REQUIRED TASKS:
a - Answer these from the piece on Hidilyn Diaz's Olympic gold:
(i) Who was the reigning world champion in the 55-kg women's weightlifting division?
(ii) At which Olympics did women's weightlifting debut?
(iii) How many divisions does women's weightlifting feature?
b - Resume the piece on Hidilyn Diaz's Olympic gold, picking up after its final sentence.

DOCUMENT EXCERPT:
----

In a recent interview with ABS-CBN News, Hidilyn Diaz, the 30-year-old Filipina weightlifter who won the country’s first-ever Olympic gold, summed up her feelings thus: “I couldn’t believe I did it… at last I beat China.” She did not refer by name to her most formidable opponent — Liao Qiuyun, the world’s reigning champion in the 55-kg women’s weightlifting division — but by her country.
This may seem logical in a global sporting event where even celebrity athletes compete primarily under their countries’ flags. But there is another sense in which we might appreciate the import of Hidilyn’s statement. Her victory in Tokyo was, in many ways, also the triumph of the human will and spirit over the gold-driven sporting machine that China has methodically deployed in these Games.
China’s approach to the formation of champion athletes bears a close resemblance to the system that reigns in the assembly-line production of its manufactured exports. Every year, Beijing sends out talent scouts to various parts of the country to look for children who could be shaped into athletes. Tens of thousands of these pre-teen kids are then subjected to various tests to determine in which field of sports they are best suited. Only a few survive this tough culling process. The majority are let go even after many years of training—insufficiently educated and often broken in body and spirit.
Since its debut in the 2000 Sydney Olympics, weightlifting for women has been among China’s favored fields for its most promising young recruits. This field features four divisions—therefore, four golds—in a sport that, so far, has not received as much attention in the West. For a country that is singularly focused on earning gold medals as an index of its growing superiority in all fields of human endeavor, like China, “niche” sports provide ample opportunity to increase the all-important harvest of gold.

----

RAW DATA:
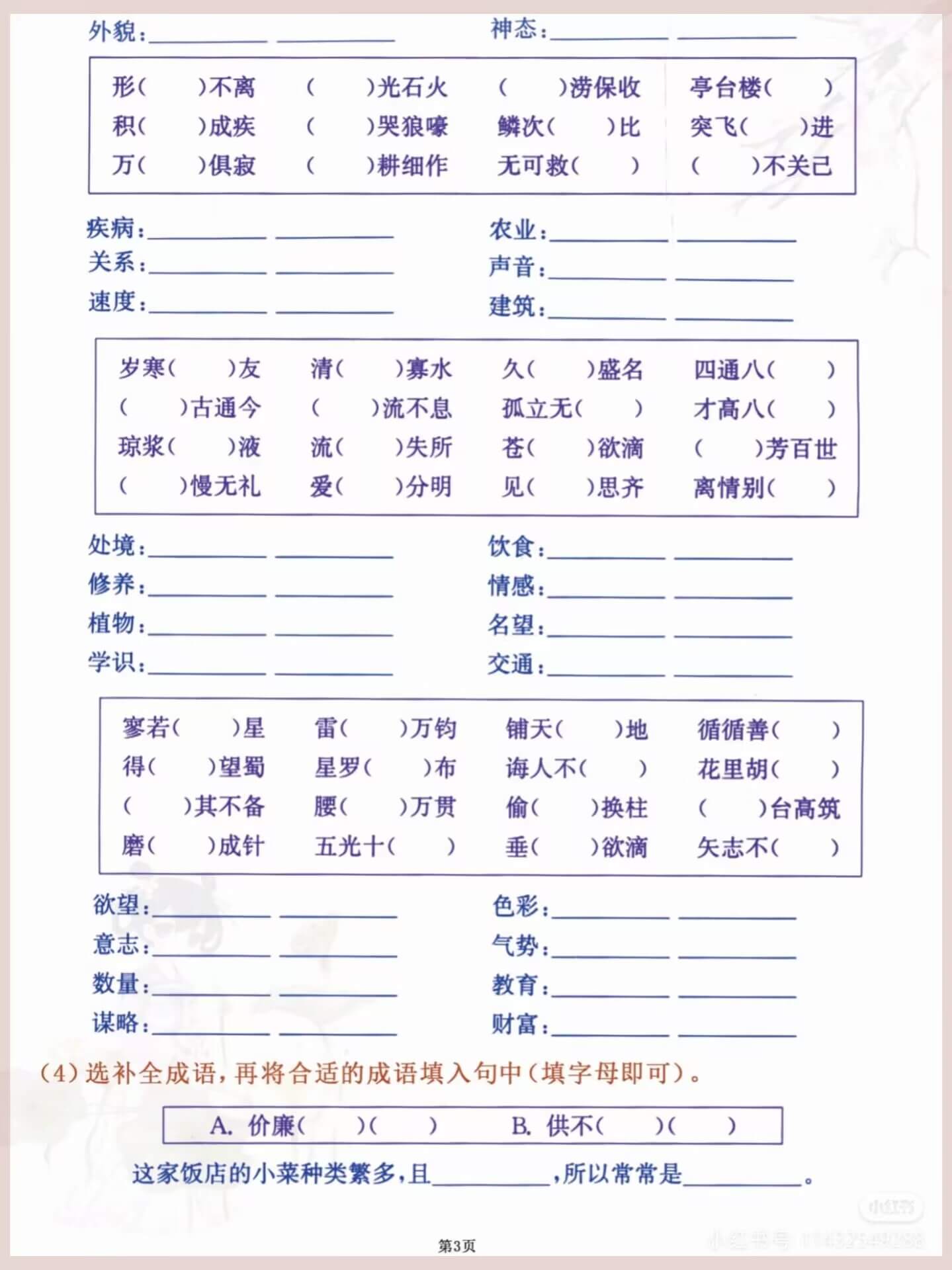 图片[2]燃梦学堂-中小学电子版资料下载：课件/试卷/教案/知识点全覆盖五下语文四字词语专项练习燃梦学堂-中小学电子版资料下载：课件/试卷/教案/知识点全覆盖燃梦学堂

----

ACTIVITY ANSWERS:
a -
(i) Liao Qiuyun
(ii) The 2000 Sydney Olympics
(iii) Four

b -
“In 1988,” writes Hannah Beech of the New York Times (July 29, 2021), “China won five Olympic golds. Two decades later, when Beijing hosted the Games, it surpassed the United States to top the gold count.” Most of these much sought-after gold medals have been earned in individual events, where skills are honed and perfected through unceasing repetitive routines. China’s athletes have not done as well in large team sports like basketball and soccer, where successful performance is dependent on the complex interplay of many moving parts. The only exception is women’s volleyball, where China won the gold in the 2016 Rio de Janeiro Olympics. In Tokyo, alas, the same team—the defending champion—has already lost three matches in succession, dropping to 5th place in Pool B.
Since 1984, according to the NYT article, 75 percent of China’s Olympic golds have been won in only six sports: table tennis, shooting, diving, badminton, gymnastics, and weightlifting. A lot of this success has been due to China’s women athletes, who constitute 70 percent of the Chinese Olympic delegation to Tokyo.
One of the key components of the well-oiled Chinese sporting machine in the 2020 Olympics is precisely the 26-year-old female weightlifter Liao Qiuyun, the defending champion in the 55-kg class. In the eyes of her superiors, who did not think much of the competition from the other countries, she was one of the sure winners.
But, in Tokyo, Liao had to settle for the silver when she was shockingly outclassed by the improbable Hidilyn Diaz, who didn’t appear to pose any threat at all—until the moment of reckoning itself. Hitherto, the Chinese had been certain that Hidilyn’s strength could handle 94 kgs in snatch and 117 kgs in clean and jerk—her record in the 2019 Pattaya World Championships. Her own target since then had been to improve this to 98/120, still below Liao’s proven capability.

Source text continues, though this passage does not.